-- BEGIN LISTED RECORDS --
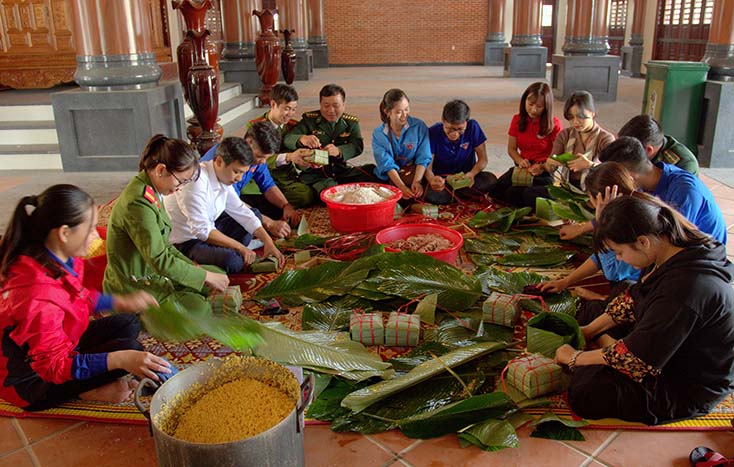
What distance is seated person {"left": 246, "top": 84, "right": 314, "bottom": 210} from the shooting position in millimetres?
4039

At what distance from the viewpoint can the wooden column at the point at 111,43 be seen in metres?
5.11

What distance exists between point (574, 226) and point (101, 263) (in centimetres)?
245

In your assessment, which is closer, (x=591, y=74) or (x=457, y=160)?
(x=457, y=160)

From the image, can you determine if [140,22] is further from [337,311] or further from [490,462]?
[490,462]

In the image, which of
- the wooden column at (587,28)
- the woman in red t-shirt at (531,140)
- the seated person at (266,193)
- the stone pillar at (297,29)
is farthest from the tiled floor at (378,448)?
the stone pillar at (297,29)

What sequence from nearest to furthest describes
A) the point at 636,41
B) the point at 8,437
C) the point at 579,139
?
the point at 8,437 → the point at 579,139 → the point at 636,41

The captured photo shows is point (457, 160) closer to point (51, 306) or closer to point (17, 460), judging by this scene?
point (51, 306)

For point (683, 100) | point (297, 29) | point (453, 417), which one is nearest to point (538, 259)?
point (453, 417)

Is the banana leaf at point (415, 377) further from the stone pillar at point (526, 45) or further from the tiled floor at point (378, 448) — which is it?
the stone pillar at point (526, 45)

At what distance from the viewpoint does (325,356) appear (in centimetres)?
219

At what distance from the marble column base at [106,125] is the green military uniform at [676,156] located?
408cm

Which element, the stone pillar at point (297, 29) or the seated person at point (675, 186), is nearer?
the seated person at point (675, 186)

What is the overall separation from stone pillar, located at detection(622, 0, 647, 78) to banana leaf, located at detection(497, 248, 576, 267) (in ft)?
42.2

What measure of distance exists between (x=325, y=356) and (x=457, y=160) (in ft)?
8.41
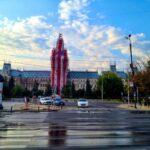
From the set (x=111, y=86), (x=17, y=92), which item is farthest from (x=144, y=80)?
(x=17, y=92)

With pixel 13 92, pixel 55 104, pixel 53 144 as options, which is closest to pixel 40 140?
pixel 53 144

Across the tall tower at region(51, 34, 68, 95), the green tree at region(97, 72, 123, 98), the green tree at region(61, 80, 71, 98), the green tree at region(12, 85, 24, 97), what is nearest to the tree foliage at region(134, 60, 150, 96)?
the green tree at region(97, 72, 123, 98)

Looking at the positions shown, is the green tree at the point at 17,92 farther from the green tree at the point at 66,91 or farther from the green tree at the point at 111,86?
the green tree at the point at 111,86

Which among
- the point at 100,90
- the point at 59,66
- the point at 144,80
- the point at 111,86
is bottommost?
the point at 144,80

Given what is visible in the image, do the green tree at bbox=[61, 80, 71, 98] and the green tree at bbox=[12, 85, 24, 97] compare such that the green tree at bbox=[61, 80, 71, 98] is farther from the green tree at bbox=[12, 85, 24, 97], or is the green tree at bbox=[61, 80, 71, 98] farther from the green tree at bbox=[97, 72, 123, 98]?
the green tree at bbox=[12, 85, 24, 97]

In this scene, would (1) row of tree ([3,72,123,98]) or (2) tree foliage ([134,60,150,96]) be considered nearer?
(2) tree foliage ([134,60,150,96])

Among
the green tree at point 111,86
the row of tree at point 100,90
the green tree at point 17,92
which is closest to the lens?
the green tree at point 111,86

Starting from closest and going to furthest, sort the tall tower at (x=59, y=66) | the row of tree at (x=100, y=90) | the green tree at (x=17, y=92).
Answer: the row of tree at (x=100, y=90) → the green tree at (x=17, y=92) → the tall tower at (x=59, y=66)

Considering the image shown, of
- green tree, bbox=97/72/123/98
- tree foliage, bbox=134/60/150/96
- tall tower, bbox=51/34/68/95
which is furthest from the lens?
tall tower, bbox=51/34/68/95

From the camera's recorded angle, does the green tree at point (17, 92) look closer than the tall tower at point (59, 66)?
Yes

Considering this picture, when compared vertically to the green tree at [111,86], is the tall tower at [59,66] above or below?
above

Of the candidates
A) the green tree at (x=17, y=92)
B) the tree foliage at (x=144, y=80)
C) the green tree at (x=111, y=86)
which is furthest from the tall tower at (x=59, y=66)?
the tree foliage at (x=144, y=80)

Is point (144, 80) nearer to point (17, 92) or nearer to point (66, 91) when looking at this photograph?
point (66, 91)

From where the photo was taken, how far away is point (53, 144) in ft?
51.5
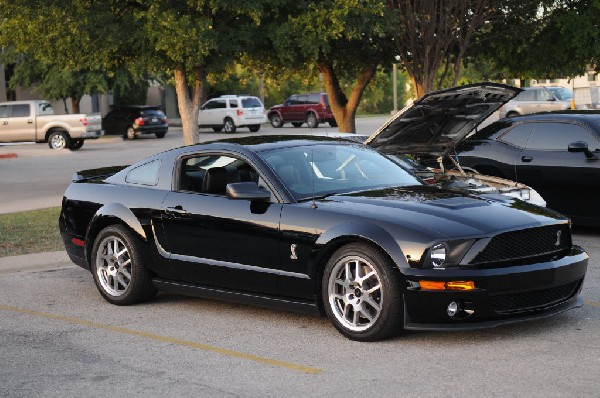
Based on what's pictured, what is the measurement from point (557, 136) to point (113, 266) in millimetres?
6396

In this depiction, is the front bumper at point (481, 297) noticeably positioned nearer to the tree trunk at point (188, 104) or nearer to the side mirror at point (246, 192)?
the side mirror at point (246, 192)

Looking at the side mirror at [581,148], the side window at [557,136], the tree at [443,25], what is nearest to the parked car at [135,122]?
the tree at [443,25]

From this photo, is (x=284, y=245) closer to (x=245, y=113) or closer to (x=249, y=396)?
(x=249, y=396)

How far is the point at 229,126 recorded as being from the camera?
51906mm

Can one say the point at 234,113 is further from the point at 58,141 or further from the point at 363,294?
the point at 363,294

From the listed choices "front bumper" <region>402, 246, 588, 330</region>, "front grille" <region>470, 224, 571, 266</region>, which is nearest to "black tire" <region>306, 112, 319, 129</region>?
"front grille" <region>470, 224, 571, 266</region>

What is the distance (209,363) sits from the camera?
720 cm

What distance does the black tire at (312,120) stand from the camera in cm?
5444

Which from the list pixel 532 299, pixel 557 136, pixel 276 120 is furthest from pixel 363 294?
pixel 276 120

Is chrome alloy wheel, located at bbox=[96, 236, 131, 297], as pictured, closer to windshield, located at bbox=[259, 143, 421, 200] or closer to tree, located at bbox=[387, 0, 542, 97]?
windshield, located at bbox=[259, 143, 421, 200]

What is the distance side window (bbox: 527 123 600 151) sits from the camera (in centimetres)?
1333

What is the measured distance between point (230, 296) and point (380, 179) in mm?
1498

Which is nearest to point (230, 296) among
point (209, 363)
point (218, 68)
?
-- END LISTED RECORDS --
# EXERCISE OBJECTIVE
Reproduce all of the records above word for word, leaving out the pictures.

# TASK RESPONSE
What distance is seated person {"left": 246, "top": 84, "right": 314, "bottom": 210} from the shooting position in millimetres?
4039

At what distance from the viewpoint can the wooden column at the point at 111,43 be seen in metres?
5.11

What distance exists between point (574, 226) and point (101, 263) (in centimetres)?
245

In your assessment, which is closer, (x=591, y=74) or (x=457, y=160)?
(x=457, y=160)

From the image, can you determine if [140,22] is further from [337,311] or further from [490,462]?
[490,462]

In the image, which of
- the wooden column at (587,28)
- the woman in red t-shirt at (531,140)
- the seated person at (266,193)
- the stone pillar at (297,29)
is farthest from the tiled floor at (378,448)?
the stone pillar at (297,29)

What sequence from nearest to furthest describes
A) the point at 636,41
B) the point at 8,437
C) the point at 579,139
?
the point at 8,437 → the point at 579,139 → the point at 636,41

The captured photo shows is point (457, 160) closer to point (51, 306) or closer to point (17, 460), judging by this scene?
point (51, 306)

For point (683, 100) | point (297, 29) | point (453, 417), which one is nearest to point (538, 259)?
point (453, 417)

Is the banana leaf at point (415, 377) further from the stone pillar at point (526, 45) or further from the tiled floor at point (378, 448) — which is it?
the stone pillar at point (526, 45)

At what distance from the viewpoint does (325,356) appear (in centimetres)?
219

At what distance from the marble column base at [106,125] is the green military uniform at [676,156] located?
408cm

Which element, the stone pillar at point (297, 29) or the seated person at point (675, 186), is nearer?
the seated person at point (675, 186)

What is the overall separation from stone pillar, located at detection(622, 0, 647, 78) to banana leaf, located at detection(497, 248, 576, 267) (in ft)?
42.2

What measure of distance exists between (x=325, y=356) and (x=457, y=160) (in ft)?
8.41
From the set (x=111, y=86), (x=17, y=92), which item is farthest from (x=144, y=80)?
(x=17, y=92)

With pixel 13 92, pixel 55 104, pixel 53 144 as options, which is closest to pixel 40 140?
pixel 53 144

Across the tall tower at region(51, 34, 68, 95), the green tree at region(97, 72, 123, 98), the green tree at region(61, 80, 71, 98), the green tree at region(12, 85, 24, 97), what is nearest to the tree foliage at region(134, 60, 150, 96)?
the green tree at region(97, 72, 123, 98)

Looking at the positions shown, is the green tree at the point at 17,92 farther from the green tree at the point at 66,91 or farther from the green tree at the point at 111,86?
the green tree at the point at 111,86

Which among
- the point at 100,90
- the point at 59,66
- the point at 144,80
- the point at 111,86
is bottommost?
the point at 144,80

Given what is visible in the image, do the green tree at bbox=[61, 80, 71, 98] and the green tree at bbox=[12, 85, 24, 97] compare such that the green tree at bbox=[61, 80, 71, 98] is farther from the green tree at bbox=[12, 85, 24, 97], or is the green tree at bbox=[61, 80, 71, 98] farther from the green tree at bbox=[97, 72, 123, 98]?
the green tree at bbox=[12, 85, 24, 97]

In this scene, would (1) row of tree ([3,72,123,98]) or (2) tree foliage ([134,60,150,96]) be considered nearer?
(2) tree foliage ([134,60,150,96])

Among
the green tree at point 111,86
the row of tree at point 100,90
the green tree at point 17,92
which is closest to the lens?
the green tree at point 111,86

Starting from closest and going to furthest, sort the tall tower at (x=59, y=66) | the row of tree at (x=100, y=90) | the green tree at (x=17, y=92).
Answer: the row of tree at (x=100, y=90) → the green tree at (x=17, y=92) → the tall tower at (x=59, y=66)

Considering the image shown, of
- green tree, bbox=97/72/123/98
- tree foliage, bbox=134/60/150/96
- tall tower, bbox=51/34/68/95
which is furthest from the lens?
tall tower, bbox=51/34/68/95

From the camera's recorded angle, does the green tree at point (17, 92) look closer than the tall tower at point (59, 66)?
Yes

Considering this picture, when compared vertically to the green tree at [111,86], is the tall tower at [59,66] above or below?
above

Of the candidates
A) the green tree at (x=17, y=92)
B) the tree foliage at (x=144, y=80)
C) the green tree at (x=111, y=86)
which is furthest from the tall tower at (x=59, y=66)?
the tree foliage at (x=144, y=80)

Is point (144, 80) nearer to point (17, 92) or nearer to point (66, 91) when looking at this photograph?
point (66, 91)

From where the photo was taken, how far away is point (53, 144) in ft?
51.5
Based on what's pictured, what is the measurement from point (557, 136) to point (113, 266) in millimetres?
6396

In this depiction, is the front bumper at point (481, 297) noticeably positioned nearer to the tree trunk at point (188, 104) or nearer to the side mirror at point (246, 192)?
the side mirror at point (246, 192)

Looking at the side mirror at [581,148], the side window at [557,136], the tree at [443,25], what is nearest to the parked car at [135,122]?
the tree at [443,25]

From this photo, is (x=284, y=245) closer to (x=245, y=113) or closer to (x=249, y=396)?
(x=249, y=396)

How far is the point at 229,126 recorded as being from the camera?
51906mm

Can one say the point at 234,113 is further from the point at 58,141 or further from the point at 363,294?
the point at 363,294

From the listed choices "front bumper" <region>402, 246, 588, 330</region>, "front grille" <region>470, 224, 571, 266</region>, which is nearest to "black tire" <region>306, 112, 319, 129</region>?
"front grille" <region>470, 224, 571, 266</region>

What is the distance (209,363) sits from the camera?
720 cm

What distance does the black tire at (312,120) stand from the camera in cm?
5444

Which from the list pixel 532 299, pixel 557 136, pixel 276 120 is furthest from pixel 363 294?
pixel 276 120

Is chrome alloy wheel, located at bbox=[96, 236, 131, 297], as pictured, closer to windshield, located at bbox=[259, 143, 421, 200] or closer to tree, located at bbox=[387, 0, 542, 97]?
windshield, located at bbox=[259, 143, 421, 200]

What is the distance side window (bbox: 527 123 600 151) sits from the camera (in centimetres)?
1333

What is the measured distance between point (230, 296) and point (380, 179) in mm?
1498

Which is nearest to point (230, 296) among
point (209, 363)
point (218, 68)
?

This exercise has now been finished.